Geography
- Location: Oahu, Hawaii, United States
- Coordinates: 21°19′19″N 157°51′25″W﻿ / ﻿21.32194°N 157.85694°W

Organization
- Type: Private Hospital

Services
- Beds: 140

History
- Opened: 1892

Links
- Website: www.kuakini.org/wps/portal/
- Lists: Hospitals in Hawaii

= Kuakini Medical Center =

Kuakini Medical Center is a private hospital in Honolulu, Hawaii.
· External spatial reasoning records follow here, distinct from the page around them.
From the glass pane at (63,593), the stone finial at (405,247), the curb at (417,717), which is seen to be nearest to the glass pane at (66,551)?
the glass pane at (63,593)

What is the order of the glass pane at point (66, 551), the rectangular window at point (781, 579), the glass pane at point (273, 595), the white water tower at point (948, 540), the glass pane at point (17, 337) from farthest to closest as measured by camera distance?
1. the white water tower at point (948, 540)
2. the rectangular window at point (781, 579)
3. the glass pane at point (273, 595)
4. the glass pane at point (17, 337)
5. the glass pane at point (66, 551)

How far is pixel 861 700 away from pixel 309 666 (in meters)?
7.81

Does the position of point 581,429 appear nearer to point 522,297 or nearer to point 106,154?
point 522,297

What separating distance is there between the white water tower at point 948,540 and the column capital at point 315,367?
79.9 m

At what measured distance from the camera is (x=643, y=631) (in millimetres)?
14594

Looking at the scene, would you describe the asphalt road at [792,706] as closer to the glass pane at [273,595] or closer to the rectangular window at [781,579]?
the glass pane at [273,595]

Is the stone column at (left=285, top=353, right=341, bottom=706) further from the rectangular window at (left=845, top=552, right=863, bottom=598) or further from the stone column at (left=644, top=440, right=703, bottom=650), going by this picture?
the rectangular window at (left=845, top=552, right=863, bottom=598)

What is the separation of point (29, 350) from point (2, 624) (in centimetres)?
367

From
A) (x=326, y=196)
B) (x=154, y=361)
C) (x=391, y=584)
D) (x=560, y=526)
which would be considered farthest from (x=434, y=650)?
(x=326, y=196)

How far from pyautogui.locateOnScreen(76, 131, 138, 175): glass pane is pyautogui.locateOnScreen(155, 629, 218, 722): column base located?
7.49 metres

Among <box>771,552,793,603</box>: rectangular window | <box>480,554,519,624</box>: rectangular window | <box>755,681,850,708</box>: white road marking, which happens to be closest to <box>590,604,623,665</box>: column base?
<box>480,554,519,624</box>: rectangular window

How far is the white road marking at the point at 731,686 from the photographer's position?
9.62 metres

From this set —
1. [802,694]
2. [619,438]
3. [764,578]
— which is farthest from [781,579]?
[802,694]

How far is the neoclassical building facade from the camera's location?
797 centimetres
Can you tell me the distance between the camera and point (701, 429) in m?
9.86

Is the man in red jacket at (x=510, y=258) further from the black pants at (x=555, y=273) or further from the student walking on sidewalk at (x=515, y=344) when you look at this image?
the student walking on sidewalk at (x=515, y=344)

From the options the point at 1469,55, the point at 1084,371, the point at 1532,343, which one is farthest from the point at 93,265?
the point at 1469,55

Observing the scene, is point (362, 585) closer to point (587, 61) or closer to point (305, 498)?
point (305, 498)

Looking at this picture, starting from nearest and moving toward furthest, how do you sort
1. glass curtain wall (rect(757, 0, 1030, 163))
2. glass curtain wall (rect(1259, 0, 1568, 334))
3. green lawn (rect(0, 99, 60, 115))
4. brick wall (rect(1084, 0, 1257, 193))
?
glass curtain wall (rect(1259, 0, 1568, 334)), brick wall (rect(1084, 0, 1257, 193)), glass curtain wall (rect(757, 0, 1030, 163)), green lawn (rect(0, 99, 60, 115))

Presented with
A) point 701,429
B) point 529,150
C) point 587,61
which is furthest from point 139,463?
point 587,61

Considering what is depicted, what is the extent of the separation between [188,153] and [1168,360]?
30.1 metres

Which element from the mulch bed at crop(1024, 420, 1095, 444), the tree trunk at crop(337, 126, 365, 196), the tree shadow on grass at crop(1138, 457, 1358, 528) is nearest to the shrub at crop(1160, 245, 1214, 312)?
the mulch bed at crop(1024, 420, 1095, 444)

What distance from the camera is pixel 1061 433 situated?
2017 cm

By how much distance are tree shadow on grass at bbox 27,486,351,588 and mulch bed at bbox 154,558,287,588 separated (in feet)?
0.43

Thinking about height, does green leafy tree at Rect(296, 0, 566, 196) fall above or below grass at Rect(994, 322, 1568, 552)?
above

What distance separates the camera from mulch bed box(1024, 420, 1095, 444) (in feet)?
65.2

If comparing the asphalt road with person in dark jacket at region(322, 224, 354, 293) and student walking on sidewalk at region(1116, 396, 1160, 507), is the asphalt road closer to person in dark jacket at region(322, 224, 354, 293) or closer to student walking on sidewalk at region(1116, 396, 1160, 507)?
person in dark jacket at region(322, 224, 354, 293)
The center is run by the Kuakini Health System which also runs geriatric care facilities and a foundation.

==History==
The organization started as the Japanese Benevolent Society in 1892 and was incorporated in 1899. The first Japanese Charity Hospital opened in 1900 and expanded in 1902. A larger facility was built in 1917 at the present site with donations from Emperor Taishō of Japan. In 1934 Emperor Hirohito of Japan donated funds for more expansion. After the attack on Pearl Harbor in 1941, the US military occupied the hospital during World War II and renamed it Kuakini Medical Center, after the street.
The street was in turn named for John Adams Kuakini (1791–1844) who was acting Governor of Oahu in the 1830s. In 1945 the hospital returned to civil control. The hospital went from caring and supporting the Japanese immigrants to assisting and offering health care services to the whole community. Switching from caring for just Japanese immigrants to the entire community, meant that the hospital needed better facilities to provide adequate patient care. The hospital's Ewa wing and Waikiki wing had their construction financed by a major fundraising drive in 1951; Increasing the bed count of Kuakini to 140 beds.